## Text to read
Interview: Ugo Estublier
- thème School News
- date 08.06.2020
Today we talk to Ugo Estublier, 2nd year student at CinéCréatis: he tells us about his experience on set making his short film “In the manner of… Silence of the lambs”.
“In the Manner of…” is a classic exercise for every 2nd year student where they can apply their theoretical learnings from seminars to the realisation of a clip sticking as closely as possible to a reference film or tv series.
Ugo Estublier agreed to answer our questions on his experience of making his short film “In the manner of… Silence of the lambs”.
How was working in a team?
ITWO (editor’s note: In the way of) is our first project in “real” professional conditions: team of 30 heads, significant budget, set design…
It was very different from what we experienced during our 1st year and the beginning of the 2nd one, I was a bit apprehensive on the one hand, but I also was eager to try new things and see how such a large group can function on the other.
Overall, I was very pleased with the whole team, everyone did their job with professionalism from a personal point of view but also in accordance with the other heads of departments. This created a very good atmosphere within the team but also efficiency matching the numerous expectations from the project.

## Short task 1
Copy from the interview, starting with "Ugo Estublier agreed" and going on through "from the project.".
## Short task 2
Answer each question using the interview.
(a) In which year of study at CinéCréatis is Ugo Estublier?
(b) How many heads made up the team on the project?
(c) Which reference film is Ugo Estublier's short film made in the manner of?
The listing has no role in working with the interview.

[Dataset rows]
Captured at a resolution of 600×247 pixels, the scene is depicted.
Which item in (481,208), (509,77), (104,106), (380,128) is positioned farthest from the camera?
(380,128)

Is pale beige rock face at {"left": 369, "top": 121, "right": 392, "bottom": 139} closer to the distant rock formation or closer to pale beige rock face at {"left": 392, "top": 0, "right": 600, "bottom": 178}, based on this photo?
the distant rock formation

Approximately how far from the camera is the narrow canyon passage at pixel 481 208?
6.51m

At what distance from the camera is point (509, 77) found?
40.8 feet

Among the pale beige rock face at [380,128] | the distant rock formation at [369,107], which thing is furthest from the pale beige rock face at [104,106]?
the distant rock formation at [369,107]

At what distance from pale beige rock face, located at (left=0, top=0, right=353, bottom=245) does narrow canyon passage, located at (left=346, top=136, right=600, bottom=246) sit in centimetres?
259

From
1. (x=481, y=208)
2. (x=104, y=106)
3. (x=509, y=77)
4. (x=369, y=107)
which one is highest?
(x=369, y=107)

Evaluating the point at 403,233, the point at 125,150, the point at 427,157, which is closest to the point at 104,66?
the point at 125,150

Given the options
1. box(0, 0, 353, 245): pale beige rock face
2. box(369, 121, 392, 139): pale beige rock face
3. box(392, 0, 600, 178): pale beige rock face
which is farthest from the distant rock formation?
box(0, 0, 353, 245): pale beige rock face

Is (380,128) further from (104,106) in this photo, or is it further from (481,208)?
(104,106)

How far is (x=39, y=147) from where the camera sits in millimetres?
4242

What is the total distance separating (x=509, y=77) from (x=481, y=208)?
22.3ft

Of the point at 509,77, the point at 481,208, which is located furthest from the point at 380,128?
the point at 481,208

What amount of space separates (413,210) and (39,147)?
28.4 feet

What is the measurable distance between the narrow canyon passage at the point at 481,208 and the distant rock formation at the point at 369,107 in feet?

## Task answer 1
Ugo Estublier agreed to answer our questions on his experience of making his short film “In the manner of… Silence of the lambs”.
How was working in a team?
ITWO (editor’s note: In the way of) is our first project in “real” professional conditions: team of 30 heads, significant budget, set design…
It was very different from what we experienced during our 1st year and the beginning of the 2nd one, I was a bit apprehensive on the one hand, but I also was eager to try new things and see how such a large group can function on the other.
Overall, I was very pleased with the whole team, everyone did their job with professionalism from a personal point of view but also in accordance with the other heads of departments. This created a very good atmosphere within the team but also efficiency matching the numerous expectations from the project.

## Task answer 2
(a) He is a 2nd year student.
(b) The team had 30 heads.
(c) Silence of the lambs.